In exchange, however, their parents provide them with the necessities of life such as food and shelter and provide them with the opportunity to learn life skills which they can take with them into adulthood. To afford teenagers the right to sue their parents for work done as teenagers simply because it is of benefit to the parents sets a dangerous precedent and ignores the substantial benefits which teenagers receive from their parents at that age.
The appeal judge said "In general, we see the performance of chores by children in a family as positive. Such work fosters a sense of responsibility and of family. Ideally, in doing chores, children gain valuable work experience in an environment that is not overly competitive or taxing. They can learn and experience the importance of doing tasks for others without expecting monetary compensation.
These public policy considerations mean that the performance of unpaid chores by children in a family setting will not usually raise issues of unjust enrichment."
The appeal judge cited the finding of the trial judge, that the work assigned to Julie, Brian, and Dean was not so extraordinary in the context of a farming household where the social norm is that all family members pitch in and perform chores for which strangers would have expected compensation. The unjust enrichment claim was dismissed, as was the fraudulent conveyance claim.
The appeal judge was aware of the potential of an appeal to the Supreme Court of Canada, so went on to review how the trial judge had assessed damages, in case the Supreme Court of Canada found that an unjust enrichment claim was warranted.
The trial judge had assessed damages based on the inheritance that Julie, Brian and Dean were to receive from their parents, approximately $300,000 each, which the judge then bumped up to $350,000 each, because Robert had received his inheritance earlier.
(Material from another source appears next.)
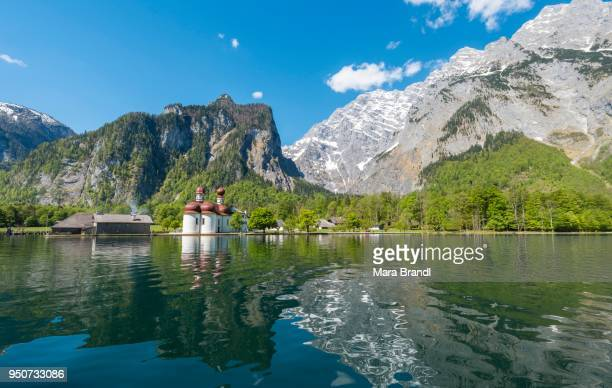 reflection in the water, koenigssee lake with watzmann massif and pilgrimage church of st. bartholomew, national park berchtesgaden, berchtesgadener, upper bavaria, bavaria, germany - berchtesgaden national park stock photos and pictures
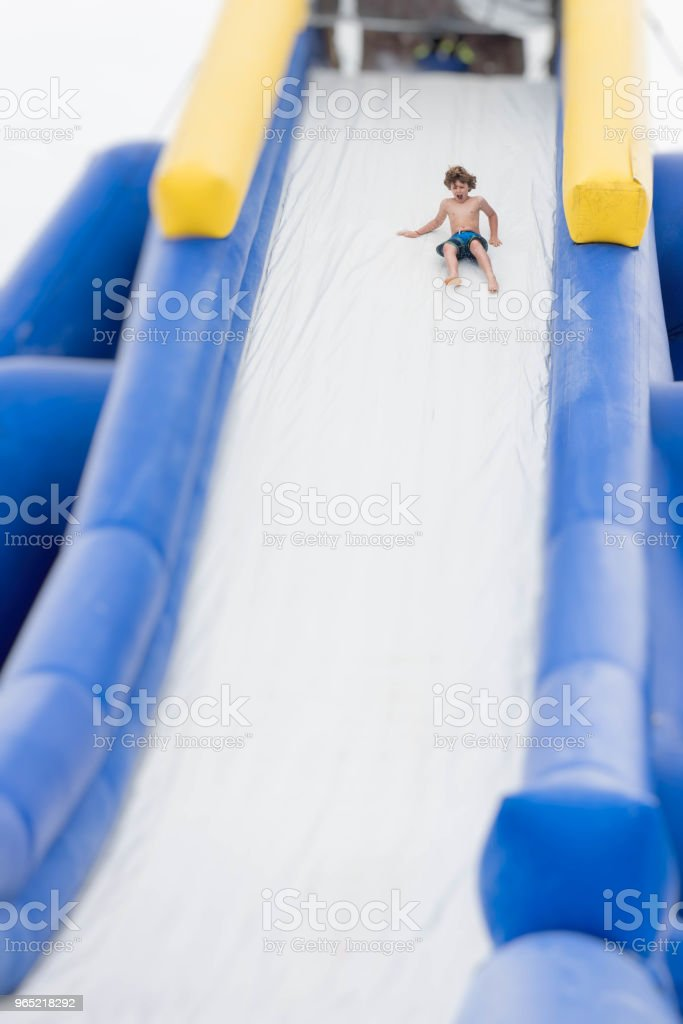 Fear and fun on a slide royalty-free stock photo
The appeal judge rejected that approach to calculating damages, and said, at best, that the work of the children replaced the cost of a farm worker at a (then) salary of $750 a month, for seven years, or $63,000. That amount was approximately 5.25% of the value of the farm assets in 1983, or 1.3% each of the value of the farm. With a value for farm assets at trial of $12 million minus debt of $1 million, the appeal judge came up with $145,000 per child, rather than $350,000 per child, as compensation for the foregone wages.
The appeal judge said that what the children were to receive as an inheritance had nothing to do with the value of their contributed labour.
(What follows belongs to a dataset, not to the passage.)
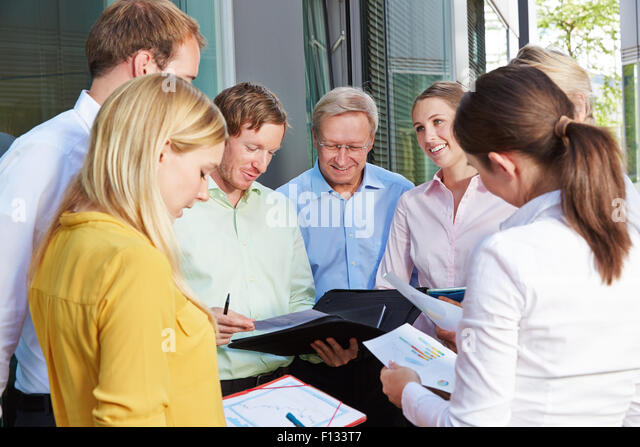 Business people group doing teamwork outside the office - Stock Image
The result in the case can provide ranchers with some reassurance that farm work done by children during their school years will generally not support an award of compensation to them, absent a situation where the economic benefits to the parents that are grossly disproportionate to the benefits that the children have as members of the family, or where work by the children is manifestly detrimental to their health and well-being.
There are also some lessons to be learned from this case about participation in litigation. Anyone can sue anyone else for anything at any time. That doesn't mean the claimant will be successful. It just means that anyone can be unexpectedly dragged into incredibly costly litigation, which would be ruinous to most farmers. Twenty days of trial plus appeal…I can't even speculate about the cost.
In this case, the work that resulted in an award at trial in 2015, was performed roughly 40 years earlier, although the plaintiffs alleged more recent uncompensated work. That's a very long look back. One of the main participants, Samuel, had died, and Sylvia was very ill at trial and could not give evidence, so the long delay meant that evidence from important witnesses had been lost. Good records, not just a good memory, can be vital.